Just her, naked under the stars, skin prickling in the night air, nipples tightening instantly from the cool breeze off the water.
Jax’s gaze never left her. Dark. Hungry. Patient.
She walked to the edge. Toes curled over the lip.
Then she dove.
The water closed over her head—warm, silken, a shock of sensation after the dry heat of the terrace.
She surfaced gasping, laughing despite herself, hair slicked back, mascara probably running in black streaks.
Jax was already closing the distance, cutting through the water with easy, powerful strokes.
They collided in a tangle of limbs and laughter.
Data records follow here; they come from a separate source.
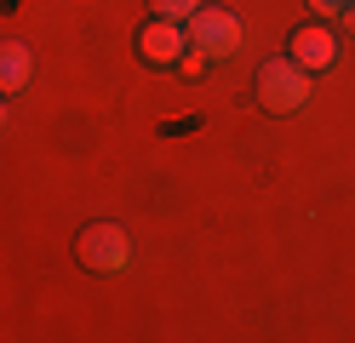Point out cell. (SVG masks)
Instances as JSON below:
<instances>
[{
	"label": "cell",
	"mask_w": 355,
	"mask_h": 343,
	"mask_svg": "<svg viewBox=\"0 0 355 343\" xmlns=\"http://www.w3.org/2000/svg\"><path fill=\"white\" fill-rule=\"evenodd\" d=\"M258 103L270 114H298L309 103V69H298L293 58H270L258 69Z\"/></svg>",
	"instance_id": "obj_1"
},
{
	"label": "cell",
	"mask_w": 355,
	"mask_h": 343,
	"mask_svg": "<svg viewBox=\"0 0 355 343\" xmlns=\"http://www.w3.org/2000/svg\"><path fill=\"white\" fill-rule=\"evenodd\" d=\"M75 258L86 269H98V274H121L132 263V235L121 223H86L80 240H75Z\"/></svg>",
	"instance_id": "obj_2"
},
{
	"label": "cell",
	"mask_w": 355,
	"mask_h": 343,
	"mask_svg": "<svg viewBox=\"0 0 355 343\" xmlns=\"http://www.w3.org/2000/svg\"><path fill=\"white\" fill-rule=\"evenodd\" d=\"M184 29H189V46H195V52H207V58L241 52V17L224 12V6H207V0H201V12H195Z\"/></svg>",
	"instance_id": "obj_3"
},
{
	"label": "cell",
	"mask_w": 355,
	"mask_h": 343,
	"mask_svg": "<svg viewBox=\"0 0 355 343\" xmlns=\"http://www.w3.org/2000/svg\"><path fill=\"white\" fill-rule=\"evenodd\" d=\"M286 58H293L298 69H309V75H327V69L338 63V35H332L321 17H309V23H298V29H293Z\"/></svg>",
	"instance_id": "obj_4"
},
{
	"label": "cell",
	"mask_w": 355,
	"mask_h": 343,
	"mask_svg": "<svg viewBox=\"0 0 355 343\" xmlns=\"http://www.w3.org/2000/svg\"><path fill=\"white\" fill-rule=\"evenodd\" d=\"M138 52H144L149 69H178V58L189 52V29L172 23V17H149L138 29Z\"/></svg>",
	"instance_id": "obj_5"
},
{
	"label": "cell",
	"mask_w": 355,
	"mask_h": 343,
	"mask_svg": "<svg viewBox=\"0 0 355 343\" xmlns=\"http://www.w3.org/2000/svg\"><path fill=\"white\" fill-rule=\"evenodd\" d=\"M35 75V52L24 40H0V98H17Z\"/></svg>",
	"instance_id": "obj_6"
},
{
	"label": "cell",
	"mask_w": 355,
	"mask_h": 343,
	"mask_svg": "<svg viewBox=\"0 0 355 343\" xmlns=\"http://www.w3.org/2000/svg\"><path fill=\"white\" fill-rule=\"evenodd\" d=\"M155 17H172V23H189L195 12H201V0H149Z\"/></svg>",
	"instance_id": "obj_7"
},
{
	"label": "cell",
	"mask_w": 355,
	"mask_h": 343,
	"mask_svg": "<svg viewBox=\"0 0 355 343\" xmlns=\"http://www.w3.org/2000/svg\"><path fill=\"white\" fill-rule=\"evenodd\" d=\"M207 63H212V58H207V52H195V46H189L184 58H178V69H184L189 80H195V75H207Z\"/></svg>",
	"instance_id": "obj_8"
},
{
	"label": "cell",
	"mask_w": 355,
	"mask_h": 343,
	"mask_svg": "<svg viewBox=\"0 0 355 343\" xmlns=\"http://www.w3.org/2000/svg\"><path fill=\"white\" fill-rule=\"evenodd\" d=\"M309 12H315V17H332V12H344V0H309Z\"/></svg>",
	"instance_id": "obj_9"
},
{
	"label": "cell",
	"mask_w": 355,
	"mask_h": 343,
	"mask_svg": "<svg viewBox=\"0 0 355 343\" xmlns=\"http://www.w3.org/2000/svg\"><path fill=\"white\" fill-rule=\"evenodd\" d=\"M338 17H344V29H349V35H355V0H349V6H344V12H338Z\"/></svg>",
	"instance_id": "obj_10"
},
{
	"label": "cell",
	"mask_w": 355,
	"mask_h": 343,
	"mask_svg": "<svg viewBox=\"0 0 355 343\" xmlns=\"http://www.w3.org/2000/svg\"><path fill=\"white\" fill-rule=\"evenodd\" d=\"M0 132H6V103H0Z\"/></svg>",
	"instance_id": "obj_11"
},
{
	"label": "cell",
	"mask_w": 355,
	"mask_h": 343,
	"mask_svg": "<svg viewBox=\"0 0 355 343\" xmlns=\"http://www.w3.org/2000/svg\"><path fill=\"white\" fill-rule=\"evenodd\" d=\"M344 6H349V0H344Z\"/></svg>",
	"instance_id": "obj_12"
}]
</instances>
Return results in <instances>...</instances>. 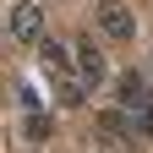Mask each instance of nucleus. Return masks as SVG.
Here are the masks:
<instances>
[{
    "label": "nucleus",
    "mask_w": 153,
    "mask_h": 153,
    "mask_svg": "<svg viewBox=\"0 0 153 153\" xmlns=\"http://www.w3.org/2000/svg\"><path fill=\"white\" fill-rule=\"evenodd\" d=\"M115 99H120L126 120H131V137H148V131H153V88L142 82L137 71H126L120 82H115Z\"/></svg>",
    "instance_id": "f257e3e1"
},
{
    "label": "nucleus",
    "mask_w": 153,
    "mask_h": 153,
    "mask_svg": "<svg viewBox=\"0 0 153 153\" xmlns=\"http://www.w3.org/2000/svg\"><path fill=\"white\" fill-rule=\"evenodd\" d=\"M99 33L104 38H137V16L120 0H99Z\"/></svg>",
    "instance_id": "f03ea898"
},
{
    "label": "nucleus",
    "mask_w": 153,
    "mask_h": 153,
    "mask_svg": "<svg viewBox=\"0 0 153 153\" xmlns=\"http://www.w3.org/2000/svg\"><path fill=\"white\" fill-rule=\"evenodd\" d=\"M11 38L16 44H44V11H38L33 0H22V6L11 11Z\"/></svg>",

Splashing. Chasing. Ducking under each other like teenagers who’d forgotten everything else. She lunged at him; he caught her wrists, spun her until her back was against his chest, his arms banding around her waist. She twisted free, laughing, only for him to catch her again—gentler this time.
The play slowed.
His hands slid up her sides, thumbs brushing the undersides of her breasts. Her breath hitched.
He turned her in the water until they were face to face.
She wrapped her legs around his waist on instinct. His hands cupped her ass, holding her up effortlessly, fingers digging in just enough to make her gasp.
He groaned into her mouth, then pulled back just enough to meet her eyes.